Only 25 per cent of local authorities were on track to achieve core cycling targets in their transport plans between 2001 and 2006, according to new research.
Independent economists SQW argue cycling must be treated with the same rigour as other mainstream modes of transport if its benefits are to be fully understood.
The research, commissioned by Cycling England, shows how local authority planners can apply conventional cost benefit modeling to ensure a better return on investment for every pound spent on cycling. And it shows that relatively small increases in the number of cyclists can justify huge investments in new cycling infrastructure, opening up opportunities to build on those numbers in the future.
The study presents for the first time a Cycling Planning Model (CPM) that will help local planners to better assess the number of additional cyclists required to generate a return on investment. The model suggests:
• An investment of £10,000 requires one additional regular cyclist
• An investment of £100,000 requires 11 additional regular cyclists
The research defines regular cycling as three times a week and measures the impact across the lifetime of a project – assumed in this study to be 30 years.
The study calculates the economic benefits of cycling by considering the impact of everything from improvements in health to reductions in congestion and enhancing the ambient environment. Drawing on previous research published in 2007 by SQW it argues a 50 per cent increase in the number of trips by bicycle would generate benefits worth £1.3bn by 2015.
Government policy already encourages local authorities to include cycling in the planning process through Planning Policy Guidance 13: Transport 7 (PPG13). But an analysis of the first round of Local Transport Plans (LTPs), running from 2001/02 to 2005/06, showed cycling to be below targets or expectations with just 25 per cent of local authorities on track to achieve their targets.

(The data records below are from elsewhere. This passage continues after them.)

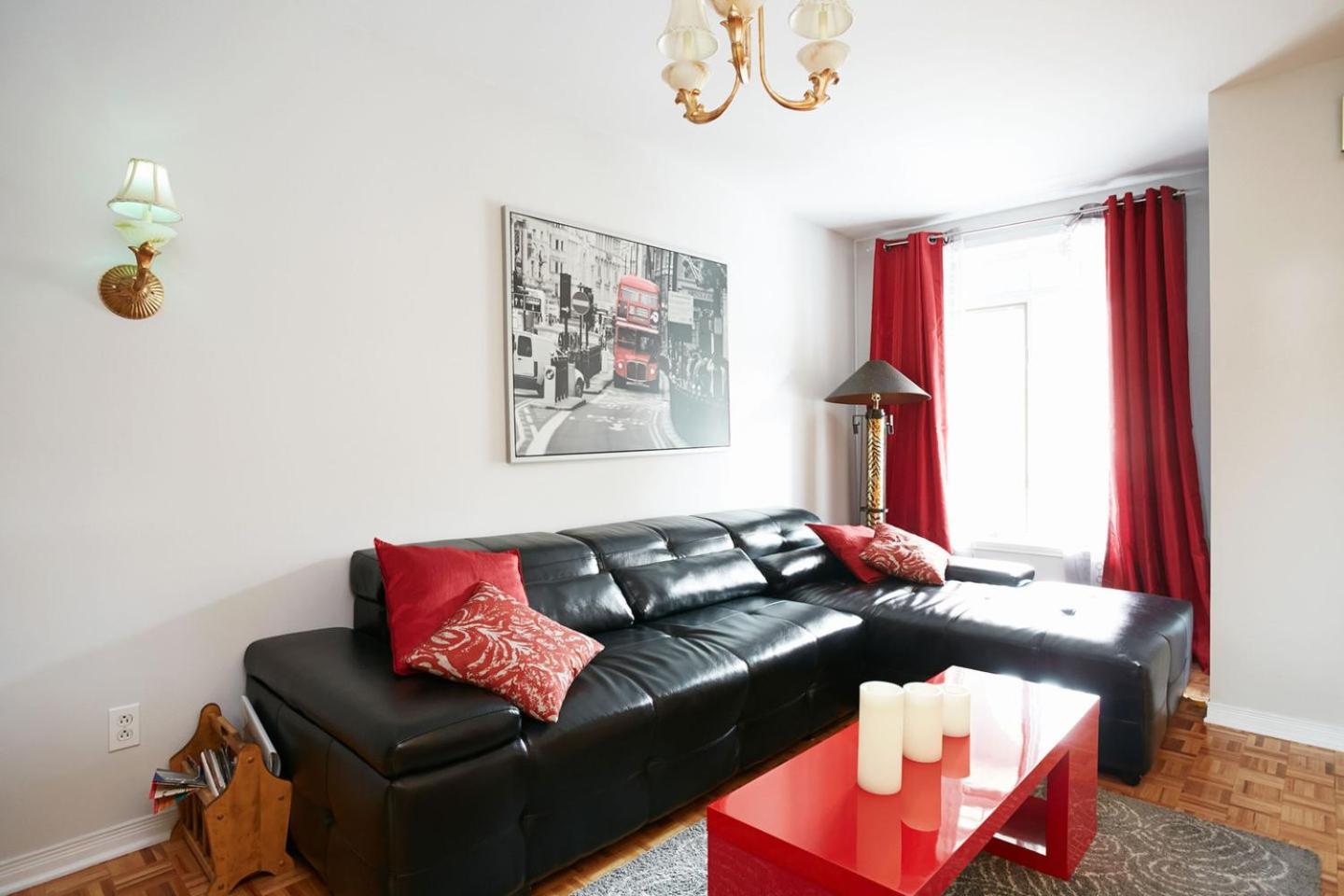 Big Cozy House Villa Montreal Bagian luar foto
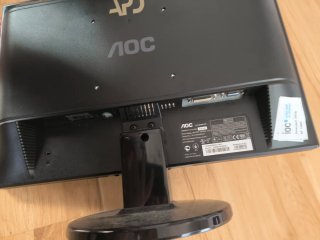 Monitor AOC Plata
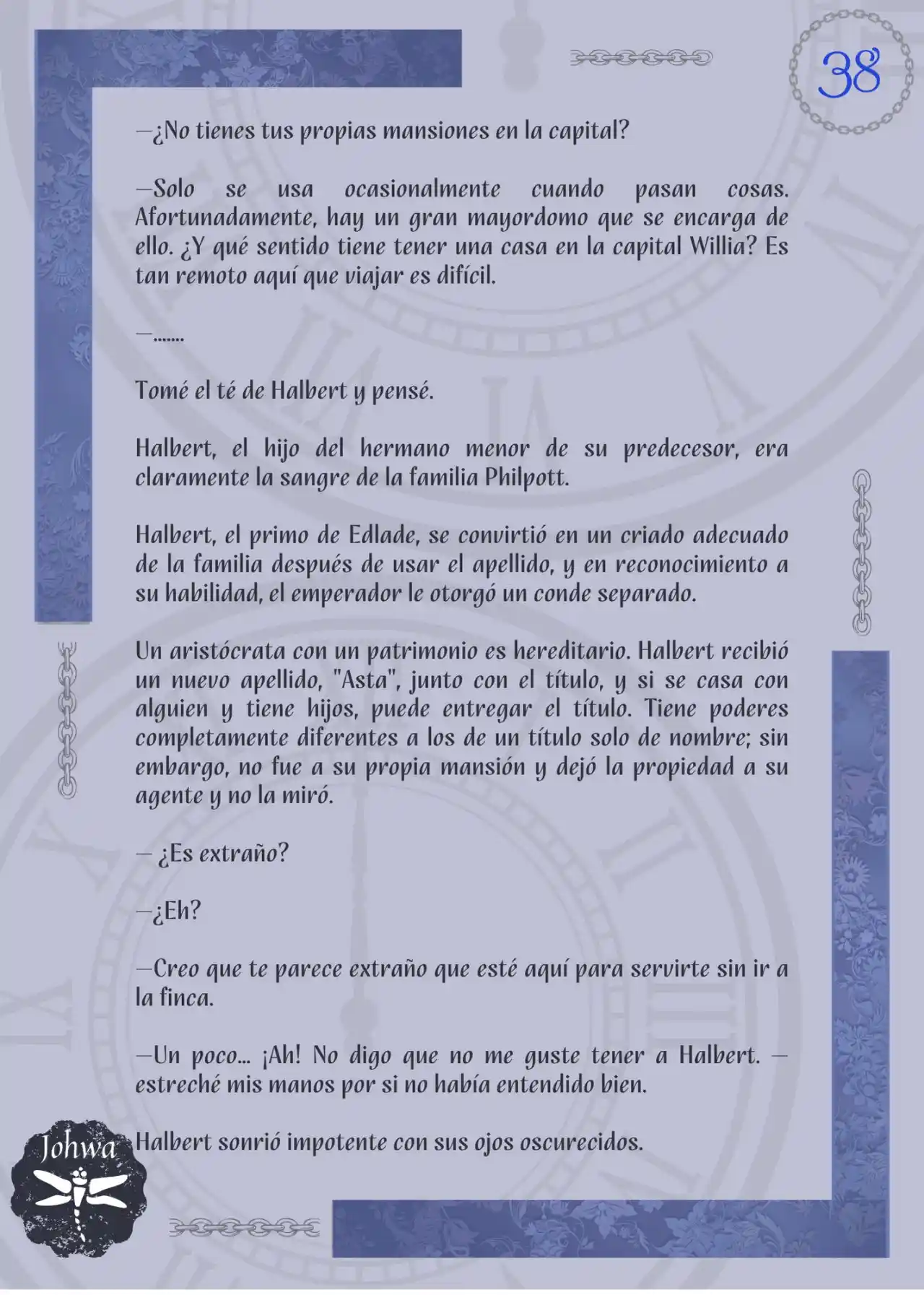 La Bestia De Hoy Que No Conoce El Ayer (Novela) - Capítulo 8 - Página 54 - LectorTMOo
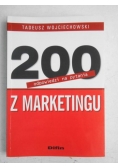 200 odpowiedzi na pytania z marketingu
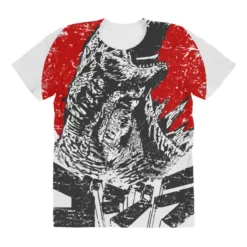 Kaiju All Over Women's T-shirt 7 Kaiju All Over Women's T-shirt -TeeMuse Store pd.2527026314.108.25101658.s3.1 front customized f5f5f5 none x45ym23 294 800x800 1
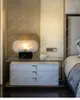 Masa lambaları Işık lüks bulut taş lamba: ortaçağ basit villa oturma odası tasarımcısı yaratıcı dekorasyon zemin lambası
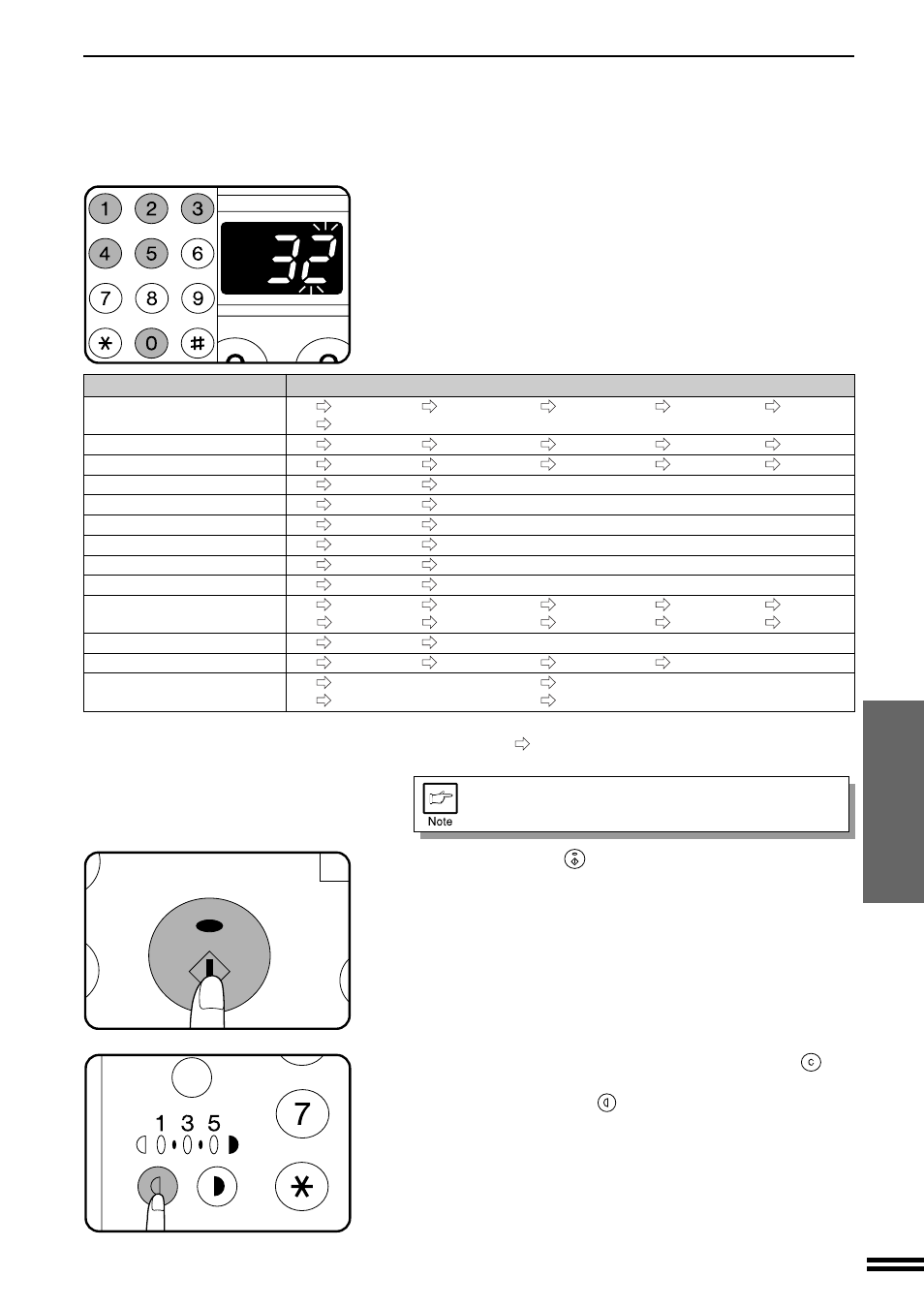 User programs | Sharp AR-163 User Manual | Page 39 / 80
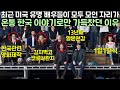 최근 미국 유명 배우들이 모두 모인 자리가 온통 한국 이야기로만 가득찼던 이유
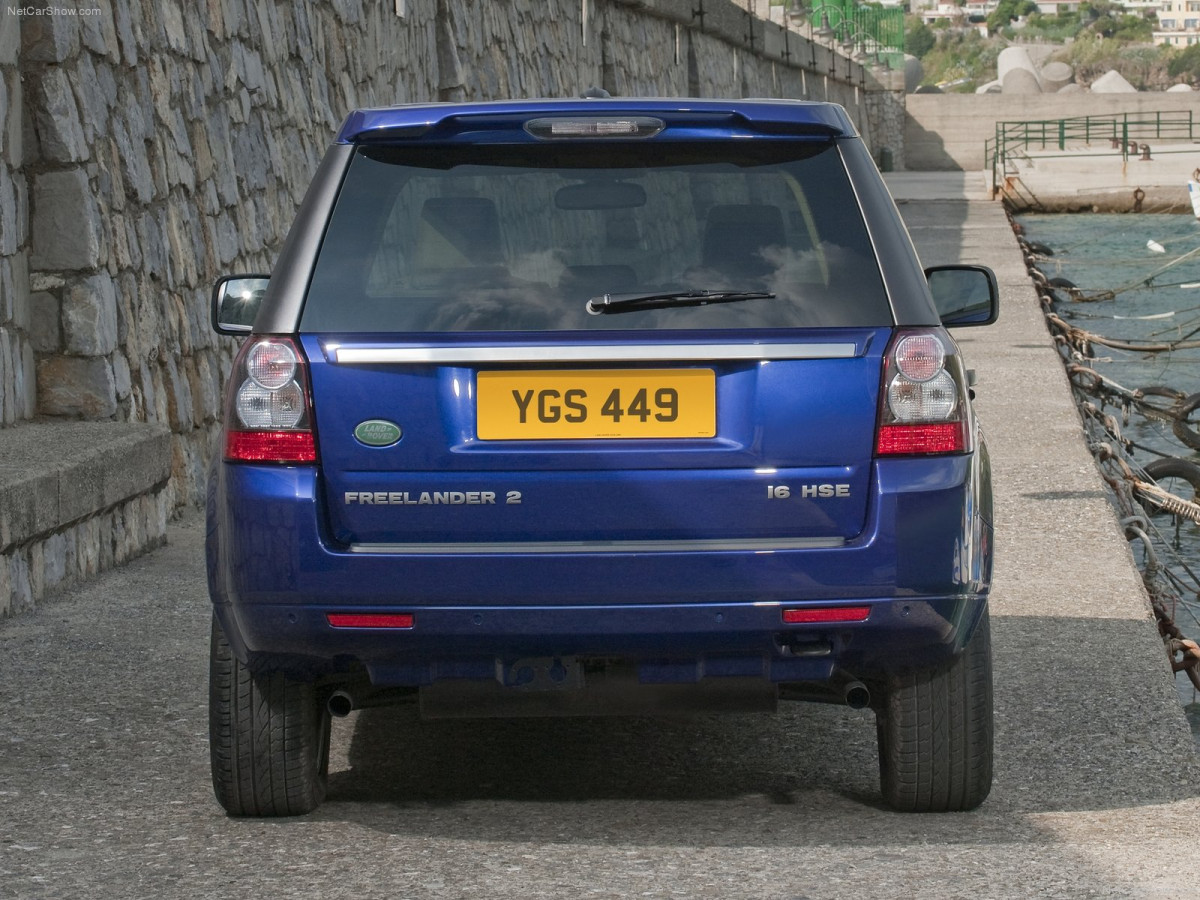 Land Rover Freelander II фото 77993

Phillip Darnton, Chairman of Cycling England, said: “Unless the full benefits of cycling are taken into account we will systematically under-invest in cycling. Cycling must compete for investment with other modes of transport and this requires robust evidence of its benefits.
“We believe the Cycling Planning Model will help give local authorities a clearer sense of the return on investment build cycling can deliver. We hope it will enable them to build cycling into their thinking at an earlier stage in the planning process.”
An extra £140m of funding for cycling was announced by Government last year, leading to the creation of an additional 11 Cycling Towns and the first Cycling City in Bristol. The first six Cycling Demonstration Towns were launched in 2005. The funds are also being used to build 250 new Safe Links to Schools and to train 500,000 school children in Bikeability, the cycling proficiency for the 21st Century.